# PASSAGE start

Debopam Bandyopadhyay wrote:

Thanks a lot for the help, Acee. It has cleared a major chunk of my design
requirements.
Finally, I have one question related to a hypothetical case (which may be
required for interoperability).

I will go back to the previous example:

           X ----- lan ----- Y

In the topology, we have two routers, X and Y; and Y happens to be the DR in
the network segment.

Now Router X restarts. After 'T' seconds, Router X becomes fully adjacent
with Router Y. 'T is very much less than X's Grace Period.
Let's say, X is unable to trace its pre-restart Router-LSA in its database
(because Y had not sent it during the DD-exchange). So my question is:
1> Would X now exit Graceful-restart at this point, or
2> Would X wait for its pre-restart Router-LSA to be received from Y (in the
form of LS-Updates), until grace period expires; or
3> Would it be implementation dependent?


While not every scenario is not explicitly documented, not having a pre-restart LSAs and
a full neighbor would be fall into the category of an inconsistent LSA. Hence, you should
terminate graceful restart as specified by 2) in section 2.2 of RFC 3623. Keep in mind,
that a full adjacency implies a complete database exchange.

# PASSAGE end
# RAW DATA start

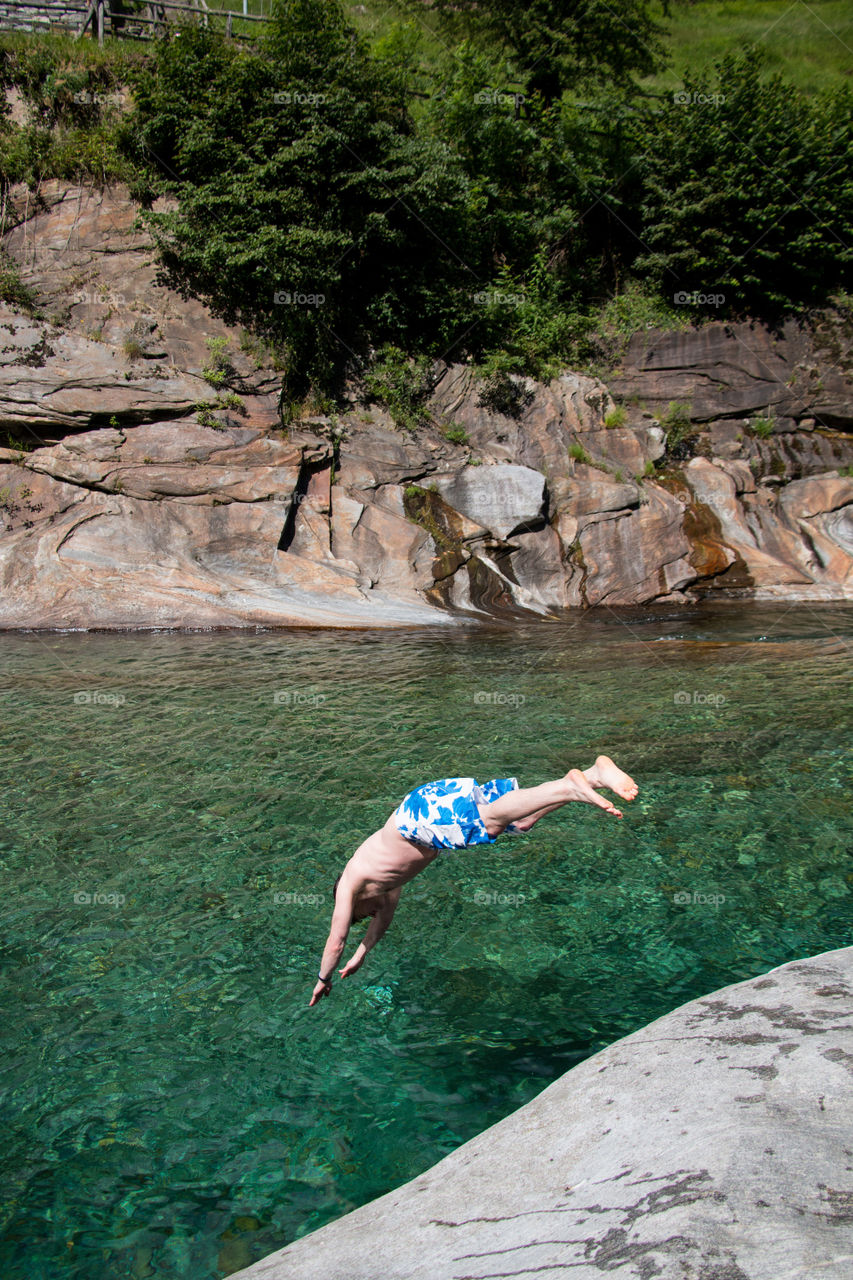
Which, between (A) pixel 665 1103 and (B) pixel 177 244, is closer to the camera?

# RAW DATA end
# RAW DATA start

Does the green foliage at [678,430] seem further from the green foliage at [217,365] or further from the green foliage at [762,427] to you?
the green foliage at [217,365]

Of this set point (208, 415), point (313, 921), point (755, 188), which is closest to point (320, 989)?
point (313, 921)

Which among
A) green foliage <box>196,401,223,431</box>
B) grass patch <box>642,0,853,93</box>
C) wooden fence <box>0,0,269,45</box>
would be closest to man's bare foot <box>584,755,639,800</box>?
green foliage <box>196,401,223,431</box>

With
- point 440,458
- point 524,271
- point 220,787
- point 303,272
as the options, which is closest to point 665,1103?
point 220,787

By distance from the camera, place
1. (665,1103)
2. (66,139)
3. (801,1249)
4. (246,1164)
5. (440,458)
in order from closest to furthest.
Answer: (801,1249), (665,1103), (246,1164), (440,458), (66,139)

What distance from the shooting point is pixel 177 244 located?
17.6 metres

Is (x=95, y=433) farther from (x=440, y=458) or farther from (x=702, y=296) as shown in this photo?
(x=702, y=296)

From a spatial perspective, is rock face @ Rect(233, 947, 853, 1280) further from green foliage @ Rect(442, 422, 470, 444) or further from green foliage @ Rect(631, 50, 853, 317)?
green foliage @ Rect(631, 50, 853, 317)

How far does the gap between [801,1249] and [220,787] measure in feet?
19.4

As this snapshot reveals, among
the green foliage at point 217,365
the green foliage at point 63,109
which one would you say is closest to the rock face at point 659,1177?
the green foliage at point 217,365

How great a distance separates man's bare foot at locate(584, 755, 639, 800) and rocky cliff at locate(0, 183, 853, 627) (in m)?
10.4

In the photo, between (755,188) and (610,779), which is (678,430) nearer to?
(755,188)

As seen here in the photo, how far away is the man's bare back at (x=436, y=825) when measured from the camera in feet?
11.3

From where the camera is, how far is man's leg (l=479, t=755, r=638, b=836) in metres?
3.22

# RAW DATA end

— PROBLEMS —
(a) Give back the graceful-restart passage in full, word for word.
(b) Return each line of the entries that contains the word "this".
The entries are unrelated to the graceful-restart passage.

— RESPONSES TO THE TASKS —
(a)
Debopam Bandyopadhyay wrote:

Thanks a lot for the help, Acee. It has cleared a major chunk of my design
requirements.
Finally, I have one question related to a hypothetical case (which may be
required for interoperability).

I will go back to the previous example:

           X ----- lan ----- Y

In the topology, we have two routers, X and Y; and Y happens to be the DR in
the network segment.

Now Router X restarts. After 'T' seconds, Router X becomes fully adjacent
with Router Y. 'T is very much less than X's Grace Period.
Let's say, X is unable to trace its pre-restart Router-LSA in its database
(because Y had not sent it during the DD-exchange). So my question is:
1> Would X now exit Graceful-restart at this point, or
2> Would X wait for its pre-restart Router-LSA to be received from Y (in the
form of LS-Updates), until grace period expires; or
3> Would it be implementation dependent?


While not every scenario is not explicitly documented, not having a pre-restart LSAs and
a full neighbor would be fall into the category of an inconsistent LSA. Hence, you should
terminate graceful restart as specified by 2) in section 2.2 of RFC 3623. Keep in mind,
that a full adjacency implies a complete database exchange.

(b)
Of this set point (208, 415), point (313, 921), point (755, 188), which is closest to point (320, 989)?
Is (x=95, y=433) farther from (x=440, y=458) or farther from (x=702, y=296) as shown in this photo?
As this snapshot reveals, among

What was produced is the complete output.